In an official report inspectors said: "In one ward, we found several damaged mattresses that had been repaired with tape.

"This damage would not allow for effective decontamination and could allow ingress of contaminants to the inner foam.

"In another ward, we found some mattresses were contaminated on the inside cover and foam."

They added: "During our inspection, we found some wear and tear to the fabric of the building.

"This was mainly to walls, doors and doorframes.

"This damage would not allow for effective decontamination."

The list also included damaged kitchen and pantry cupboards, kitchen flooring, exposed wood behind toilets, broken sealant around toilet bases and damaged walls.

Inspectors also drew attention to the management of peripheral vascular catheters - the small flexible tubes placed into a vein in order to administer medication or fluids.

They concluded that existing procedures at IRH ran the risk of staff being unable to determine whether the devices had been in longer than the recommended 72-hour limit.

Accident and emergency, three general wards and two wards in the Larkfield Unit all came under the spotlight during the inspection.

Inspectors have made recommendations to guard against water infections.

Their report stated: "To reduce the risk of Legionella, there should be regular flushing of unused or less frequently used water outlets.

"We saw that water flushing was being carried out, however wards and departments had different methods of recording this."

The inspectors also outlined areas of good practice across wards, including praise for the overall cleanliness of the hospital, standards of the housekeepers and the response of the estates team.

In the end there were four 'requirements' placed on NHS Greater Glasgow and Clyde to be acted on immediately.

An action plan was drawn up which included replacing all contaminated or damaged mattresses on beds and trolleys.

Bosses say this has now been completed.

Repair of holes in walls throughout the hospital is now under way while a survey of walls, doorframes and doors has commenced.

A review of all ward kitchen/pantry areas has been carried out and work has been tendered to fix surfaces within patient toilets in the Larkfield Unit.



"We welcome today’s unannounced inspection of safety and cleanliness at the Inverclyde Royal Hospital report which shows a number of positive findings.

"The inspectors highlighted that the standard of domestic cleaning was good.

"In all wards inspected, the majority of storage areas and domestic service rooms were found to be clean, uncluttered and well organised with equipment stored appropriately to allow effective cleaning.

"Our highly dedicated staff are committed to quality care and patient safety so it was especially encouraging that all 54 patients questioned stated that the standard of cleanliness on the wards is ‘always good’ and the equipment used by staff is ‘always clean’.

"Senior charge nurses also told inspectors they are happy with the level of domestic resources and the standard of cleaning.

"It was also noted that they spoke highly of the role of the housekeeper whose duties include ensuring cleaning schedules are completed.

Inspectors did find damage to some sections of walls and doorframes which is being addressed.

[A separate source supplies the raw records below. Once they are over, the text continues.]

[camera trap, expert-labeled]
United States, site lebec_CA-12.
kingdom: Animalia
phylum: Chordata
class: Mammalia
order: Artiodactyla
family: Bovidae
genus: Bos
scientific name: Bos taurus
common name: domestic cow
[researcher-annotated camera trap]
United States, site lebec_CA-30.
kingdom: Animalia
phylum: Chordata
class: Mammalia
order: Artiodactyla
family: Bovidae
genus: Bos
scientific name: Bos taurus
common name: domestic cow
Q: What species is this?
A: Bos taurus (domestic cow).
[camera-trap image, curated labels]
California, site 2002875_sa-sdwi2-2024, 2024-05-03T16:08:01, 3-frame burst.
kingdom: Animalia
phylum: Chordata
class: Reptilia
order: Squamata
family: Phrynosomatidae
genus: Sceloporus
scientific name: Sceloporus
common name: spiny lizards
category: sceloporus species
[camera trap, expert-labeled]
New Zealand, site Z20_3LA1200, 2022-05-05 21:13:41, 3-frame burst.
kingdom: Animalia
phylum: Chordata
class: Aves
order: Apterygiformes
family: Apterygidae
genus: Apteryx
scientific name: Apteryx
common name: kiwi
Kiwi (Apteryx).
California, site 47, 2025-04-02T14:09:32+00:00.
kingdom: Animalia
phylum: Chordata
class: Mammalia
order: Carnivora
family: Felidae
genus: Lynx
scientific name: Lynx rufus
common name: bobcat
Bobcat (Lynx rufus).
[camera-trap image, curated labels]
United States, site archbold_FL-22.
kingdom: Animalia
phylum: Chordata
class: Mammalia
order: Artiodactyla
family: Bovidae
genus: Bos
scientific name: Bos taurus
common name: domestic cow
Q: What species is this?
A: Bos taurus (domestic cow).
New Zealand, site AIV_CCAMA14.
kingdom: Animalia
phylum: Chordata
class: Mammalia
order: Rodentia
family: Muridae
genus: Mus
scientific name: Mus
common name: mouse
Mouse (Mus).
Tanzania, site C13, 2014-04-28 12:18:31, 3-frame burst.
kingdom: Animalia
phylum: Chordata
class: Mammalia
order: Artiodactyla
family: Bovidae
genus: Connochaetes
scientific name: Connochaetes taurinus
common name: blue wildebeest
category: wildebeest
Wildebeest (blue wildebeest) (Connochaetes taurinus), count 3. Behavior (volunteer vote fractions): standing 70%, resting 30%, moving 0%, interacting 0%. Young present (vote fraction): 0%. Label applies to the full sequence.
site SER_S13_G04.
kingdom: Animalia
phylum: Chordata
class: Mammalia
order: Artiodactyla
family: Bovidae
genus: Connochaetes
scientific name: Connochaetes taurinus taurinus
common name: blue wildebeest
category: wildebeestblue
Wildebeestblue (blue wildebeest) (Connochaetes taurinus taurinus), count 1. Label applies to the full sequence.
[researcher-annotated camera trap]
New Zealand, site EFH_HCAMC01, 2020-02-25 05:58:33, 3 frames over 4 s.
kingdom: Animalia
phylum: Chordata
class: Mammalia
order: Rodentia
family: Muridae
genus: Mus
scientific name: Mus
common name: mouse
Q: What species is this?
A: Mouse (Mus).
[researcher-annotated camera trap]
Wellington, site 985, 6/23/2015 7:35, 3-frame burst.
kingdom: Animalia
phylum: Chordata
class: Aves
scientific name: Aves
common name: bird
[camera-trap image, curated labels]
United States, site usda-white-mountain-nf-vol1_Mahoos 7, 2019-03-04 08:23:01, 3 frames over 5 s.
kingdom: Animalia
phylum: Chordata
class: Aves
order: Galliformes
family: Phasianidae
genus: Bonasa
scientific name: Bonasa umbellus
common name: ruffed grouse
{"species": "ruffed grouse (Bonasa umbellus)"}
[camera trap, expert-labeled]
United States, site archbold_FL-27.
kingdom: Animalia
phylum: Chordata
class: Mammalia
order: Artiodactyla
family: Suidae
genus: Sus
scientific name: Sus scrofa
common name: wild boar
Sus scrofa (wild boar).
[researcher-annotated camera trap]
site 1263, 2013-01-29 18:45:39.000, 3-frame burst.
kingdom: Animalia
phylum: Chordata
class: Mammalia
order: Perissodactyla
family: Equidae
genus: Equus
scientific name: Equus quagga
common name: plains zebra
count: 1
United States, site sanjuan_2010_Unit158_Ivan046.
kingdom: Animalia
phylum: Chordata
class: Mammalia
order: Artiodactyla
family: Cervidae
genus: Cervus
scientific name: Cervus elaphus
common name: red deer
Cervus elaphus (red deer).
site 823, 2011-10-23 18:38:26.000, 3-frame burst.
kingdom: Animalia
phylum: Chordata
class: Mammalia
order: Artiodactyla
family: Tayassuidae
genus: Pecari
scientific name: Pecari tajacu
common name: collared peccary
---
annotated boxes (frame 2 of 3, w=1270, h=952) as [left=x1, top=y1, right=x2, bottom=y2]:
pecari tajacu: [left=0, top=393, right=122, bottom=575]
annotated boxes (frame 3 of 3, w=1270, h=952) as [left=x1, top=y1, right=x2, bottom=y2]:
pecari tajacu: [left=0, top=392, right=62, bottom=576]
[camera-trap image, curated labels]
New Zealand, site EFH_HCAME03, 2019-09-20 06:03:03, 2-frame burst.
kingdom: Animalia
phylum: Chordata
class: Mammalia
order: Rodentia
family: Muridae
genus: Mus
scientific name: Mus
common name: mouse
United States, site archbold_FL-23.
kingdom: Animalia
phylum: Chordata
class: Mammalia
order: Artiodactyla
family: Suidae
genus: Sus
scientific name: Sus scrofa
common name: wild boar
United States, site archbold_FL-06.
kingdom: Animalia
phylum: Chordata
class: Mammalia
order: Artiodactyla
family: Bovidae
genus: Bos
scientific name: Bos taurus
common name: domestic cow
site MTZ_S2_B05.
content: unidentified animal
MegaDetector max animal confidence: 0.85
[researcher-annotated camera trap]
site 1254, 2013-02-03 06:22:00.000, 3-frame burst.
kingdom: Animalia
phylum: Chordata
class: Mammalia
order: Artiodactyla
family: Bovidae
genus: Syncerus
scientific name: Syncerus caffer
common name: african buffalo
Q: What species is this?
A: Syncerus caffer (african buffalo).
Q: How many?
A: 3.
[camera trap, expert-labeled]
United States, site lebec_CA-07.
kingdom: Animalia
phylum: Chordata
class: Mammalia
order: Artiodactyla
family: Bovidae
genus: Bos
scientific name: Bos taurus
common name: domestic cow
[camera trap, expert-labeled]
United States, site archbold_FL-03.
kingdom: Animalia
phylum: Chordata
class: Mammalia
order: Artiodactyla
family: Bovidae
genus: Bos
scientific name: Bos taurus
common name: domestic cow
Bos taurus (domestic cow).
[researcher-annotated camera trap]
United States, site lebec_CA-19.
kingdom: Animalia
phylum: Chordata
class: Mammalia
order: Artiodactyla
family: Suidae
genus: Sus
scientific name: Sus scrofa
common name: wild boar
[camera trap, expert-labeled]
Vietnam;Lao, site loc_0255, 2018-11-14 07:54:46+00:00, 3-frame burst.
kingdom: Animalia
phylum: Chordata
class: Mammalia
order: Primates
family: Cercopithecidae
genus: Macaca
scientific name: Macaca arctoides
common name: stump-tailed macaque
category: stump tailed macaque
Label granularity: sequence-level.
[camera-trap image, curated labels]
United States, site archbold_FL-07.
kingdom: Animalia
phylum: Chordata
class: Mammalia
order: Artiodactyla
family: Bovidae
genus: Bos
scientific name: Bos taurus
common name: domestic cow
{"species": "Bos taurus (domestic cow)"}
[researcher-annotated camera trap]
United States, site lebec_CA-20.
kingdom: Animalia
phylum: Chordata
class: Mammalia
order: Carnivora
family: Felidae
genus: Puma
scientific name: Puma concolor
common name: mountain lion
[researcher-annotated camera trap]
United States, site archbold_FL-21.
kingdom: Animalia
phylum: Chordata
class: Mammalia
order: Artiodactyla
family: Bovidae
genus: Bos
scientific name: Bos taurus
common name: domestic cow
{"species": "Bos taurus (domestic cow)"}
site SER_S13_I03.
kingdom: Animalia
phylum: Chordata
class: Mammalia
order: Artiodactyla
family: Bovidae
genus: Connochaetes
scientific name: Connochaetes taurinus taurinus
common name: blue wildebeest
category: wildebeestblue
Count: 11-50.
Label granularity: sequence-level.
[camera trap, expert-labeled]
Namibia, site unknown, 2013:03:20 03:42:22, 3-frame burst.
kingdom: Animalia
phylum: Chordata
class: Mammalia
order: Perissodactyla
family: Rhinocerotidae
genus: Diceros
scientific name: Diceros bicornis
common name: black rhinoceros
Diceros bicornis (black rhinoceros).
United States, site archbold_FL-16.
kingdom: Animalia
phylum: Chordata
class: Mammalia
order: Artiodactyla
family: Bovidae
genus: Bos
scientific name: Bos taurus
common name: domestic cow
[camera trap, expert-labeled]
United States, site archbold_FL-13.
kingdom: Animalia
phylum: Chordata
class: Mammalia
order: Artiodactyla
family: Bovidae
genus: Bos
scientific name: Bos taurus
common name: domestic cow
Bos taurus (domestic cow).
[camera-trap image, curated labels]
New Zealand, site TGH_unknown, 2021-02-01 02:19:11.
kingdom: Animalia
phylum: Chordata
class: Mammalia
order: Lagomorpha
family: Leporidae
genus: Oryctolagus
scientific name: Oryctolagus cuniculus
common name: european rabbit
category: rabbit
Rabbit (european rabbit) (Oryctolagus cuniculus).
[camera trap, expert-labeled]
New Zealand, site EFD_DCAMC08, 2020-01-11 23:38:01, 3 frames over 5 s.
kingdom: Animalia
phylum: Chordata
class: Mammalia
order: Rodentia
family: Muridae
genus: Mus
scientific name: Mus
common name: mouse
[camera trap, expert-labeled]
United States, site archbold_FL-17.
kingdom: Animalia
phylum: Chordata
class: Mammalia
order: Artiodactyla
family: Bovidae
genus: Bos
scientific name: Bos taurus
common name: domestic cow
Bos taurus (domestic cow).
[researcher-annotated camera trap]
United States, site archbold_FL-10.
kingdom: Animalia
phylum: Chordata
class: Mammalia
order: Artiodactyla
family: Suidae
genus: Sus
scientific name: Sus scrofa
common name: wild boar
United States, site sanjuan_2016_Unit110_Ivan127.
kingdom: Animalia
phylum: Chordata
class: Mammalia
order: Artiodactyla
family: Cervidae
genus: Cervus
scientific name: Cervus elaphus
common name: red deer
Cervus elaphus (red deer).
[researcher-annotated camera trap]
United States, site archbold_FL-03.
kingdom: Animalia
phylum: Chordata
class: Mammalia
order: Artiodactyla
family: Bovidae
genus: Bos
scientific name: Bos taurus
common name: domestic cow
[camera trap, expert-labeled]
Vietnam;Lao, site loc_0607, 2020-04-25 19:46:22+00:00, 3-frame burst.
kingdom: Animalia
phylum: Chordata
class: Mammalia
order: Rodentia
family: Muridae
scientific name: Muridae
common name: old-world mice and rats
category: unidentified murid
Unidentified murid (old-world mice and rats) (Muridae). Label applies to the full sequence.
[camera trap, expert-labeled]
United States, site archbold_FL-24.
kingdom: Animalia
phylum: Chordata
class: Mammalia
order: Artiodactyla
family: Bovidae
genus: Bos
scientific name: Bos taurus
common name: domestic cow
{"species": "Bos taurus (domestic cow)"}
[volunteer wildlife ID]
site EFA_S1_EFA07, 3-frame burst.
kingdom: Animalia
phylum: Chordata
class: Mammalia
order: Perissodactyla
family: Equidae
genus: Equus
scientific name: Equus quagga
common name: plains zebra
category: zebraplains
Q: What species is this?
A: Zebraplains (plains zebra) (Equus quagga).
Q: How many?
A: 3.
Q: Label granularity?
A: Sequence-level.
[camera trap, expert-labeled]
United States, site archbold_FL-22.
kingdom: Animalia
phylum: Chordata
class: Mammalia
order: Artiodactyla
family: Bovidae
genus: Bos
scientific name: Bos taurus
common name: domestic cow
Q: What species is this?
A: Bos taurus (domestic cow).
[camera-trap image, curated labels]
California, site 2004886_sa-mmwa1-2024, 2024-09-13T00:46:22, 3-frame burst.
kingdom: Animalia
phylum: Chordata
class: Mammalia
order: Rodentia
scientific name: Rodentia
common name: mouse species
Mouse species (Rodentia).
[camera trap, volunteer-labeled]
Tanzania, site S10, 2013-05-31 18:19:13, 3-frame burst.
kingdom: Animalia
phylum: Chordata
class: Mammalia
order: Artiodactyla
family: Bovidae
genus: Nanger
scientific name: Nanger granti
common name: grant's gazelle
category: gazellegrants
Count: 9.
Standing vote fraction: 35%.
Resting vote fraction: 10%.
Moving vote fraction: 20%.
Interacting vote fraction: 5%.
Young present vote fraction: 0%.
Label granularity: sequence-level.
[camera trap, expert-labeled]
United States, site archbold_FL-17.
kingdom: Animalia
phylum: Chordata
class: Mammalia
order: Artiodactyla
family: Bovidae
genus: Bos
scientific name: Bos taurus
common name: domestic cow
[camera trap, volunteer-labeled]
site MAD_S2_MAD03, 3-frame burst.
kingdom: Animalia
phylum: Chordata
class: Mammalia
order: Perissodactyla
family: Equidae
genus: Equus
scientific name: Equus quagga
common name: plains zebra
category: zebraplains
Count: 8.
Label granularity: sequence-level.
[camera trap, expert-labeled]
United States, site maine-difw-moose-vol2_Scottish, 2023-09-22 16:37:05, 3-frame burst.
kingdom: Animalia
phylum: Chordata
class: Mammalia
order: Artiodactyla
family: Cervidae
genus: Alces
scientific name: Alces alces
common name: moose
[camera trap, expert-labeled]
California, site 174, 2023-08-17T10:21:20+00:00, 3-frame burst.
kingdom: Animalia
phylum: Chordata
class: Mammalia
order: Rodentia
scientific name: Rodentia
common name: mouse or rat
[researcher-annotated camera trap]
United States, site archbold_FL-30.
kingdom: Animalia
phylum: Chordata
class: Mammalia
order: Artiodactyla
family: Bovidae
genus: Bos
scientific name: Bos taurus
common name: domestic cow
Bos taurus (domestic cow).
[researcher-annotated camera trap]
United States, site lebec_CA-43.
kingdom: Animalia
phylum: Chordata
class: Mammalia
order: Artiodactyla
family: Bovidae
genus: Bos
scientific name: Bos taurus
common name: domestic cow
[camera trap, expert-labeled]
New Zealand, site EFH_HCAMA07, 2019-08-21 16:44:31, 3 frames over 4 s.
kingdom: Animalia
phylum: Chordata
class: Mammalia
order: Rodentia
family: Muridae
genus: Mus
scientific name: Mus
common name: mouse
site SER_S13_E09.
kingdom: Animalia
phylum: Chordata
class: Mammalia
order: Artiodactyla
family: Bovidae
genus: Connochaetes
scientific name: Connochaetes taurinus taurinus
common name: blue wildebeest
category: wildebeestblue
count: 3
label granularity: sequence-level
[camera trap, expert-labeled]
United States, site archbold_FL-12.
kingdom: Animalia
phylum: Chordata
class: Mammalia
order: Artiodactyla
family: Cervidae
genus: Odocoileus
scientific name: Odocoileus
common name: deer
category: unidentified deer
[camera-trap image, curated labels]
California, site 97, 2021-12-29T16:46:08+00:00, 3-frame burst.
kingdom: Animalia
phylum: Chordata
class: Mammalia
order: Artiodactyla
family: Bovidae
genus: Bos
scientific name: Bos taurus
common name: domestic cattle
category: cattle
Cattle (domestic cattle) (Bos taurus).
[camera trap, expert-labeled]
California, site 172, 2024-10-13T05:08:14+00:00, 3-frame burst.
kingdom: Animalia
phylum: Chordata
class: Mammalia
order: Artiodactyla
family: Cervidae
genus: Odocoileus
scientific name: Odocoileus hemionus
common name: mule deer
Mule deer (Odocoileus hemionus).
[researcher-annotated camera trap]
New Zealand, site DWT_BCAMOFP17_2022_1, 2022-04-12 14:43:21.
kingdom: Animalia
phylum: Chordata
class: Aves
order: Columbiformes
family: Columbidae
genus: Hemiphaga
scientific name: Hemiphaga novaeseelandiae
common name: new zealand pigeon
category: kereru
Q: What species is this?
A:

"They also saw damaged mattresses on one ward and a plan was already in place to have these replaced which has been done.

"Staff relationships with the infection prevention and control team were described as good, as were the regular visits to wards and departments by the team.

"Inspectors reported the adequate provision of personal protective equipment which was readily available for staff to use during patient care.

"They also praised good staff knowledge of standard infection control precautions and staff performing high levels of hand hygiene compliance at the appropriate times.

"Good precautions were also noted around infection control in isolation rooms including the appropriately individualised infection prevention and control checklists and risk assessments for patients in isolation.

Patient safety is always our absolute priority and all infection prevention and control team (ICPT) lead and senior nurses now have access to a Care Assurance and Improvement Resource dashboard and to both local standard infection control precautions (SICPs) and hand hygiene data.

"This data will be reviewed ahead of IPCT audits to identify any areas of focus."